From the Guidelines
A prolonged focal seizure requires immediate medical attention, and treatment should begin with a benzodiazepine such as intravenous lorazepam (4mg) or diazepam (10mg), or if IV access is unavailable, midazolam 10mg intramuscularly or buccally. The implications of a prolonged focal seizure are significant, and if seizures persist after 5-10 minutes, a second dose can be administered 1. For seizures continuing beyond this initial treatment, second-line therapy includes fosphenytoin (20mg PE/kg IV), valproate (40mg/kg IV), or levetiracetam (60mg/kg IV, up to 4500mg) 1.
Key Considerations
- Continuous EEG monitoring should be established if available, and the patient should be closely observed for respiratory depression, a common side effect of benzodiazepines 1.
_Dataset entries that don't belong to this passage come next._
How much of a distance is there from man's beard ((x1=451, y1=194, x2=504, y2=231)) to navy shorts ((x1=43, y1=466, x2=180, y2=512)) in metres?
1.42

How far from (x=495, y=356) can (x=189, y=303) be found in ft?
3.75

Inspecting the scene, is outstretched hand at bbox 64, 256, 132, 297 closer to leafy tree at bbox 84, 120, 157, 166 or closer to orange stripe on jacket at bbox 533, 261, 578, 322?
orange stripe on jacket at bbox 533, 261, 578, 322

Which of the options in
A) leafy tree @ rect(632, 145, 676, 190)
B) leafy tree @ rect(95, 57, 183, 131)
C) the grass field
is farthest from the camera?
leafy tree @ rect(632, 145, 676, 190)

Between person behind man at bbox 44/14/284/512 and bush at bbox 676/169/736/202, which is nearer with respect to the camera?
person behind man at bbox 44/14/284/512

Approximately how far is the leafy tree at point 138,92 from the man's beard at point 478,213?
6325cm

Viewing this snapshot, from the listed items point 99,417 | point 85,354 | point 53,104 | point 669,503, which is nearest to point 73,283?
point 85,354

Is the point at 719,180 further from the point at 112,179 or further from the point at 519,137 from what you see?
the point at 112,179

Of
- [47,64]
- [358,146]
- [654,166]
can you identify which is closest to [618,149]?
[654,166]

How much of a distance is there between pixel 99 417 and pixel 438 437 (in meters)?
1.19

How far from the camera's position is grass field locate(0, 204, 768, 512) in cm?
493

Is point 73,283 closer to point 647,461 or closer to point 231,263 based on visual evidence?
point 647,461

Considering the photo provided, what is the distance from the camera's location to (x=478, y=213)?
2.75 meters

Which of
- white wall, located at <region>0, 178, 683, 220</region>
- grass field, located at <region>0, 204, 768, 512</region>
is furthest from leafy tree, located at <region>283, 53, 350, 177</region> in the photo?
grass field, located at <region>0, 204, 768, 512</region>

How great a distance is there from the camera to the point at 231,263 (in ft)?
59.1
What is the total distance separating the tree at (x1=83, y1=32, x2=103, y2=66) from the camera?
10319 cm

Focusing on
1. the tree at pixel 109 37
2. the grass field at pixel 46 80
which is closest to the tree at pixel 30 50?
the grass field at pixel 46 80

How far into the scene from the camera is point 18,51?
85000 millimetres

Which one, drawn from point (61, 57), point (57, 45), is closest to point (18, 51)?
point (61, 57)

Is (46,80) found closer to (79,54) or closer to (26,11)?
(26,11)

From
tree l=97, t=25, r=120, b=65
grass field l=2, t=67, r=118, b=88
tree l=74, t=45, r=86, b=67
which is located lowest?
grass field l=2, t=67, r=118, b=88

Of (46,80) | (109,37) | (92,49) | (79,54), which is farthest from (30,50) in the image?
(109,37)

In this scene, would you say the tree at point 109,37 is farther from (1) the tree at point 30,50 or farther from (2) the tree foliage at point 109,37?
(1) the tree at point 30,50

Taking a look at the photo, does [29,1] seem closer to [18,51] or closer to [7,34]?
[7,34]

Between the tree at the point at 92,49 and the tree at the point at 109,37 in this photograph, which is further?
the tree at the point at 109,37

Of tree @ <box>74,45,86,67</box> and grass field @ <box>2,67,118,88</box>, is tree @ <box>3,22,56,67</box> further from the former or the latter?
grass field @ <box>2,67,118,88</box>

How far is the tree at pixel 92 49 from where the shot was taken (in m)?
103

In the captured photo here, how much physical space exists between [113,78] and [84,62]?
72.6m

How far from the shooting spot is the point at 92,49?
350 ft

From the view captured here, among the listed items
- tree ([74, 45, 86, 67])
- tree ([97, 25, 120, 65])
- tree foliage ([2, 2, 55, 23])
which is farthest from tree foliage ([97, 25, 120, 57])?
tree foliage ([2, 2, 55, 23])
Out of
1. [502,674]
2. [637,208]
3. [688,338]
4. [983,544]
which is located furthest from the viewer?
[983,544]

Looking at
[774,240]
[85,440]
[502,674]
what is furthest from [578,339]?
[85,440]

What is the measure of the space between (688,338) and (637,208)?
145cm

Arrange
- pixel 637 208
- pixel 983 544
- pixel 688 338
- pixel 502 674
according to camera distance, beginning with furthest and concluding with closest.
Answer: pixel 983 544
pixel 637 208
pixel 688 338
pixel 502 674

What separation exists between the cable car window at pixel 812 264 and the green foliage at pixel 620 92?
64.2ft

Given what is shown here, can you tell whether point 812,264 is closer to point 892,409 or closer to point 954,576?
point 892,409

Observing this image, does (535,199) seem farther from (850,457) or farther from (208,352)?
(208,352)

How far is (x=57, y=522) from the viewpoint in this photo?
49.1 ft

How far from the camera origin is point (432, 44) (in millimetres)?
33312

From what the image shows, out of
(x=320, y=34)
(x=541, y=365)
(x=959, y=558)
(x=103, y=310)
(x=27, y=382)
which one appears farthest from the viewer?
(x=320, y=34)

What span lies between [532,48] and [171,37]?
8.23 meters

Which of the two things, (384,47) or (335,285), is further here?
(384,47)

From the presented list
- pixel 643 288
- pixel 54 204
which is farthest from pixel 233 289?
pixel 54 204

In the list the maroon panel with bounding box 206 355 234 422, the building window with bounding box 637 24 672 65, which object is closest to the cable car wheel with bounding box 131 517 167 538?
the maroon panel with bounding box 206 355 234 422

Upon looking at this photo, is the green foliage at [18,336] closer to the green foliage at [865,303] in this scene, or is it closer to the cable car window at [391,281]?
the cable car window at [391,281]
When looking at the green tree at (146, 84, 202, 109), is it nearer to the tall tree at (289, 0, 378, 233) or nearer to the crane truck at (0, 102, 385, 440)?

- The underlying cause of the seizure must be identified and addressed, which may include metabolic abnormalities, infection, stroke, tumor, or medication effects 1.
- Prolonged focal seizures can evolve into generalized seizures or cause neuronal damage if not promptly controlled, making rapid intervention essential 1.
- After the acute episode is controlled, the patient will likely need maintenance antiepileptic medication to prevent recurrence 1.
Treatment Approach
- The treatment approach should prioritize the cessation of seizure activity and improvement in the level of consciousness 1.
- The use of anticonvulsants such as levetiracetam, fosphenytoin, or valproate can lead to cessation of seizures in roughly half of all patients receiving one of these medications 1.
- The choice of anticonvulsant should be based on the patient's specific needs and medical history, as well as the potential side effects and interactions of each medication 1.
From the Research
Implications of Prolonged Focal Seizure
- A prolonged focal seizure can lead to status epilepticus, a medical emergency with high morbidity and mortality 2, 3, 4.
- The treatment of focal status epilepticus does not differ from that of generalized status epilepticus in the initial stages, with intravenous lorazepam or diazepam being the first-line treatment 3.
- If the seizure persists, second-line agents such as phenytoin, valproate, levetiracetam, or lacosamide may be used 2, 3, 5.
- Refractory focal status epilepticus may require the use of anesthetic doses of anti-seizure medications, and early treatment with immuno-modulatory agents may be recommended if an auto-immune or paraneoplastic etiology is suspected 2.
- The use of intravenous and intramuscular formulations of antiseizure drugs can provide rapid delivery and complete or nearly complete bioavailability, but may be associated with side effects such as hypotension and respiratory depression 5.
Treatment Approaches
- The treatment of prolonged seizures and status epilepticus should proceed on four fronts: termination of the seizure, prevention of recurrence, management of potential precipitating causes, and management of complications and underlying conditions 6.
- The intensity of treatment should reflect the risk to the patient, and drugs that may depress respiration and blood pressure should be avoided initially 6.
- The use of continuous electroencephalogram monitoring is recommended for patients with refractory status epilepticus 2, 6.
Potential Complications
- Prolonged focal seizures can lead to complications such as rhabdomyolysis and hyperthermia, which should be watched for and treated 6.
- The use of high-dose barbiturates, high-dose benzodiazepines, and propofol may be employed for major treatment of refractory status epilepticus, but may be associated with significant side effects 6.